De Ark des verbonds
Ds. B. de Romph | 1 reactie | 08-12-2014| 09:31
Vraag
In 1 Sam. 6 vers 14-15 staat dat ze het hout van de kar gebruikten om een brandoffer te maken. Maar in het volgende vers lees ik dat ze de Ark van de kar afhaalden. Hoe kan dat? Hebben ze niet de hele kar gebruikt voor het vuur? Of waren er twee karren? En ik vroeg me af wie er eigenlijk de Ark mocht dragen. Want deze was eerder bij de Filistijnen. En toch kon deze op de kar getild worden. Deden dat de priesters/Levieten? Of mochten de Filistijnen dit ook doen?
Antwoord
Beste vraagsteller,
Je hebt het goed opgemerkt dat de Levieten de Ark des verbonds van de wagen afhaalden die ze in het voorafgaande vers gekloofd hadden. Was die wagen er dan nog of moeten we hier denken aan twee wagens. Wij denken op westerse wijze. Dat blijkt ook hier weer. Het een moet op het ander volgen. En als die wagen in stukken is gehakt, kan daar later niet de Ark vanaf gehaald worden. Het klopt volgens ons niet. Ik denk, dat het gaat om heel dit gebeuren. De Ark was teruggekeerd uit het land van de Filistijnen. Er was vreugde en blijdschap onder de inwoners van Beth-Semes, dat ze de Ark weer terug mochten ontvangen. Ze zien het als besturing van de Heere, waar ze de Heere dankbaar voor zijn. Ze willen de Heere daarvoor hun hartelijke dank betuigen. Ze zullen als eerste daad de Ark van de wagen hebben afgehaald en tijdelijk op een steen gezet. Je kunt natuurlijk de Ark niet op de wagen laten staan en deze tegelijk in stukken slaan. Ze hebben nu voldoende hout om de Heere dankoffers te brengen. Het eerste waar ze aan denken om de Heere te offeren zijn de twee koeien die de wagen getrokken hebben. Met het hout van de wagen steken ze de offers aan.

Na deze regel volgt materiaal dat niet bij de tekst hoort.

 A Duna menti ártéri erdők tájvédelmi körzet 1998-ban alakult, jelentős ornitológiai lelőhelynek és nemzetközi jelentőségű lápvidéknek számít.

Maar er zal nog meer hout geweest zijn om de offers aan te steken. De inwoners van Beth-Semes beseffen dat ze nu ook van hun eigen bezittingen de Heere moeten offeren. De Heere is het zo waard om gediend en gevreesd te worden dat van alle kanten offerdieren worden aangebracht. Er is nog hout genoeg en er worden nog meer offers, brandoffers en slachtoffers de Heere gebracht. Het kan pas echt blijdschap zijn, niet als de oogst is binnengehaald, maar als de Ark is teruggekeerd.
Inderdaad hebben de Levieten de Ark van de wagen afgenomen, want alleen de Levieten mochten de Ark des Heeren dragen. De kanttekenaren op de SV merken op: ”De Levitische priesters die te Beth-Semes woonden kloofden het hout en droegen de Ark. Want deze stad was de Levieten tot een woning gegeven. Zie Joz. 21:16. Het ambt van deze was het, de Ark te tasten en te dragen.”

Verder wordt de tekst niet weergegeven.